### Texto da página
18/03/2021
O mecanismo… da pandemia
As pandemias são um fenômeno biológico bastante simples. Um vírus é um dos menores seres vivos. Centenas, por vezes mesmo milhares de vezes, menor do que uma célula das plantas e dos animais. Ele não passa de uma camada muito fina (algumas poucas moléculas e átomos) que envolve uma molécula com seu código genético, chamada de RNA.
Ao entrar em contato com uma célula, a camada externa do vírus produz uma reação química com a membrana externa da célula e abre nela uma brecha pela qual injeta seu RNA. Por uma série de reações químicas também conhecida, o RNA começa a reproduzir idênticos RNAs, os quais se aproveitam das gorduras, proteínas e outras moléculas e átomos que existem na célula invadida e formam milhares de novos vírus, em princípio cópias exatas do vírus invasor. Com o tempo a célula invadida explode e os novos vírus são liberados, infectando novas células. No limite, este processo continua até a morte do ser vivo. Contra este mecanismo de reprodução do vírus, o corpo possui várias defesas. A mais importante é a produção de anticorpos que nada mais são que moléculas, os anticorpos, que reagem com a membrana externa do vírus, o impedindo de se reproduzir. A maior parte das vacinas atuam nesse processo: estimulam o corpo humano a produzir os anticorpos necessários para impedir a reprodução do vírus.

### Material de estudo
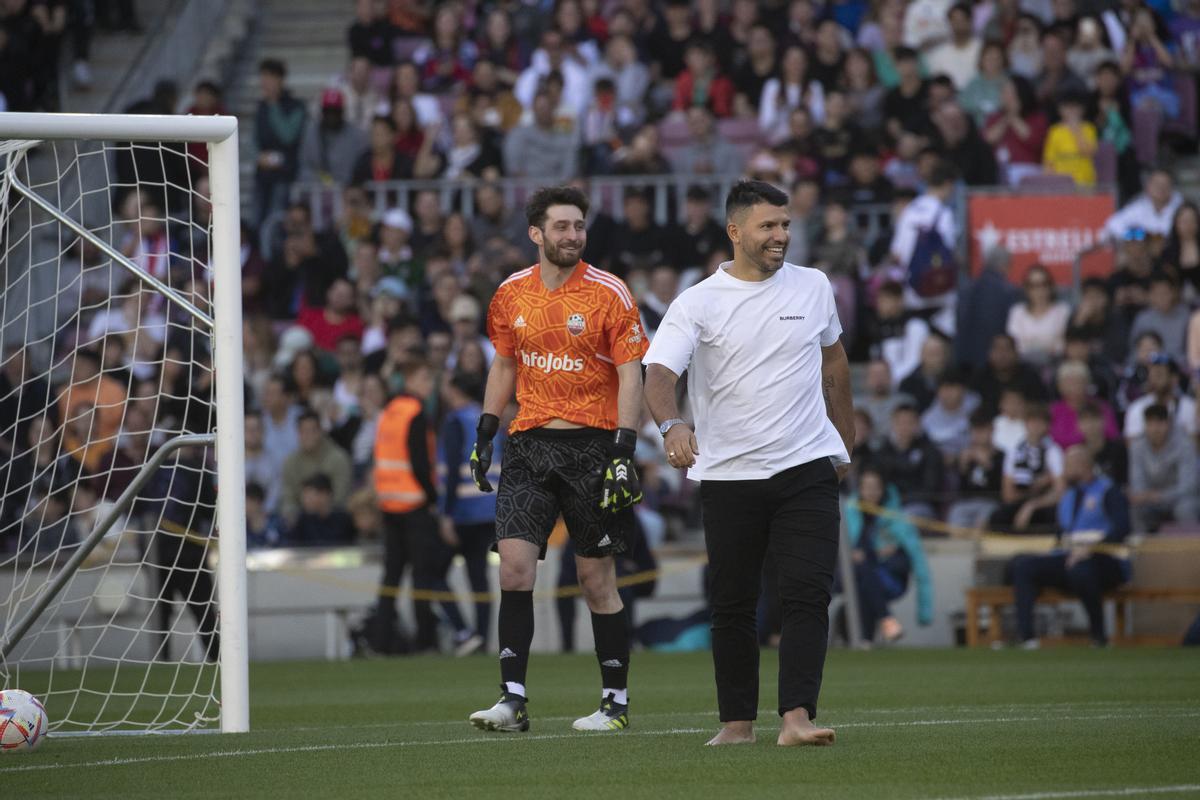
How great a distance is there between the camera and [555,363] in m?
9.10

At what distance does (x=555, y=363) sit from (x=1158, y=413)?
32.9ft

* * *

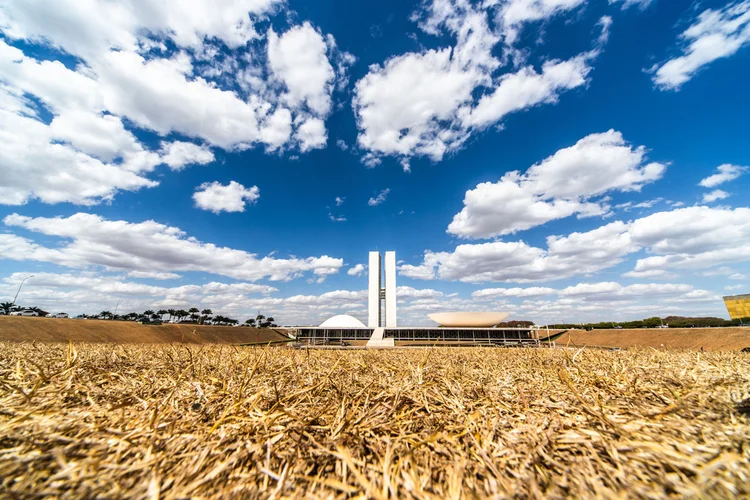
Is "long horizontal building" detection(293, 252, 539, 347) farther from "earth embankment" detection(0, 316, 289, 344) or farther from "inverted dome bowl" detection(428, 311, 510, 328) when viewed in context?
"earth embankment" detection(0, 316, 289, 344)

* * *

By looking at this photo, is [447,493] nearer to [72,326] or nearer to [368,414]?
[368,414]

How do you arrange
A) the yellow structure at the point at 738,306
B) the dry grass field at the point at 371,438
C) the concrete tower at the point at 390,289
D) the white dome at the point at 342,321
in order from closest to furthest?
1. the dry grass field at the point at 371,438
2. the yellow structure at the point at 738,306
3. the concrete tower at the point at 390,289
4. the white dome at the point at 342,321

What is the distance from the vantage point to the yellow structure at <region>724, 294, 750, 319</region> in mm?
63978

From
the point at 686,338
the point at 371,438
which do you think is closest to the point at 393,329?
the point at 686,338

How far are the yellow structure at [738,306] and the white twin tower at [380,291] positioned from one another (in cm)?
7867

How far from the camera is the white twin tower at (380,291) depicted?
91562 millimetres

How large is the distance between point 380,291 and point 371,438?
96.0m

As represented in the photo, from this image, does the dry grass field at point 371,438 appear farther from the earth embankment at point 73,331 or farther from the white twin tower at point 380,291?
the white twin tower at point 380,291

### Instruções das tarefas
1. Responda com base no texto sobre o mecanismo da pandemia:
(a) Como se chama a molécula que contém o código genético do vírus?
(b) Quantas vezes um vírus pode ser menor do que uma célula das plantas e dos animais?
(c) Qual é a defesa mais importante do corpo contra a reprodução do vírus?
2. Dê continuidade ao texto sobre o mecanismo da pandemia a partir da sua última frase.

### Resultados do exercício
1.
(a) RNA.
(b) Centenas, por vezes mesmo milhares de vezes.
(c) A produção de anticorpos.

2.
Uma das vantagens do vírus é que esta replicação do RNA nem sempre acontece sem acidentes. Pelo contrário, há uma taxa mais ou menos fixa de “acidentes”. Esses acidentes acontecem quando o RNA não “copia” a si próprio corretamente e surge um RNA um pouco diferente. Na enorme maioria das vezes, esse erro diminui a capacidade de reprodução da nova variante do vírus e ela termina desaparecendo. Mas algumas vezes, por mero acaso, em uma taxa que também pode ser matematicamente prevista como possibilidade, resulta em um vírus que consegue se reproduzir mais eficientemente, quer porque consegue “enganar” os anticorpos, quer porque se replica mais rapidamente no interior das células.
Um segundo problema é que uma célula pode ser invadida, ao mesmo tempo, por diferentes tipos de vírus (por exemplo um doente com o HIV pode se contaminar com o vírus da gripe) e, por vezes, até mesmo com vírus diferentes e provenientes de distintos animais. Essa mistura de RNA de distintos vírus na mesma célula faz com que, através de “erros” e “acidentes”, uma parte do RNA de um vírus pode ser transferido para outro vírus, assim criando um vírus ainda mais diferente. Por vezes, nem sempre, ainda mais perigoso para os humanos. Por exemplo, um vírus da gripe que possui a capacidade de se propagar entre os humanos, contamina um animal com um vírus que ainda não se transfere para os humanos. Com uma troca de partes do RNA, pode o vírus exclusivo do animal se apoderar de uma parte do RNA do vírus da gripe e adquirir a capacidade de infectar humanos. Foi isso, por exemplo, que aconteceu com o Ebola, o HIV e também com o SARS-COV-2, o atual da nossa epidemia presente.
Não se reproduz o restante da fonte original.